(GIVEN TEXT begins)
Offensively, Frye is a finesse player who prefers to face the basket and owns a very nice looking jump shot. He has range out to about 16-18 feet and can consistently knock down the mid-range jumper if you give it to him. His numbers from the free throw line most certainly back that up, at 83% which is outstanding for a big man. In the pros, the pick and pop should be a great play to run for him. Around the basket, Frye can score as long as he isn't being contested too fiercely thanks to his height, length and athletic ability. He has a nice little jump hook shot that could become his go to move in the pros. Frye is an efficient scorer who makes the most of his touches, shooting 56% from the floor in his four years at Arizona on over 700 field goals made.
In terms of character and intangibles, Frye is about as solid as you'll find. He is an intelligent, soft spoken kid who carries himself well both on and off the floor and will be an excellent locker room presence in the pros.
Physically, he has a very narrow frame that will likely not be able to carry too much weight. Right now he gets pushed around an awful lot and this hurts his potential as a big man in all aspects of the game. His foot-speed is fairly average, although at his height that usually wouldn't be too much of a concern.
Offensively, he lacks the strength or tenacity to establish and hold position in the paint. If he does get the ball, he does not have the lower body strength or footwork to back his man down to the basket or finesse his way towards the hoop. A quick shove in the back and Frye usually finds himself outside the paint. Not being the most contact loving player in the world, he's hardly the type of guy that will really push back either, so this could be even more of a problem in the much more physical NBA. When he does catch the ball inside the paint in a position to score, he often takes too long to gather himself for a strong finish, giving the defense time to react and stop him. He has some trouble finishing around the basket sometimes due to the fact that he is lacking in upper body strength. At times, usually when he is tired of being banged around inside, Frye has a tendency to settle for extremely soft shots outside of the paint.
Defensively, he does not have the strength to guard NBA post players right now, or the lateral quickness to take care of power forwards if they take him out to the perimeter. His man to man defense is fairly poor, using his hands far too much rather than his feet, although he makes up for this at the collegiate level with his shot-blocking ability. He also has a tendency at times to bite on pump fakes and leave his feet, or rotate over to help on defense and sacrifice his position for the defensive rebound in the process.
(GIVEN TEXT ends)
(GIVEN INFORMATION begins)
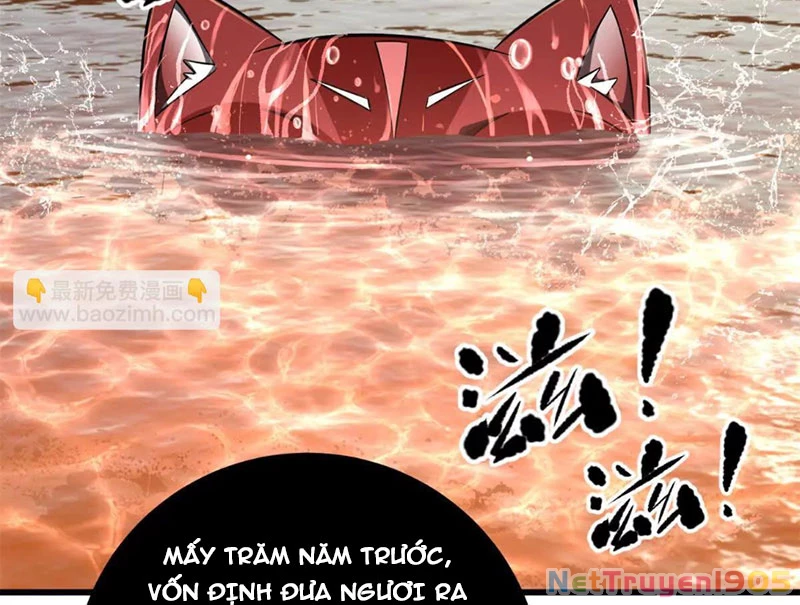 Toàn Cầu Cao Võ Chapter 331 - 111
(GIVEN INFORMATION ends)
## [PROBLEM SET]
a. What free throw percentage does the scouting report give for Frye?
b. Please rewrite the part of the scouting report that begins at "Offensively, Frye is" and stops after "field goals made.", substituting "NBA" for "pros".

## [ANSWERS TO THE PROBLEMS]
a. 83%

b.
Offensively, Frye is a finesse player who prefers to face the basket and owns a very nice looking jump shot. He has range out to about 16-18 feet and can consistently knock down the mid-range jumper if you give it to him. His numbers from the free throw line most certainly back that up, at 83% which is outstanding for a big man. In the NBA, the pick and pop should be a great play to run for him. Around the basket, Frye can score as long as he isn't being contested too fiercely thanks to his height, length and athletic ability. He has a nice little jump hook shot that could become his go to move in the NBA. Frye is an efficient scorer who makes the most of his touches, shooting 56% from the floor in his four years at Arizona on over 700 field goals made.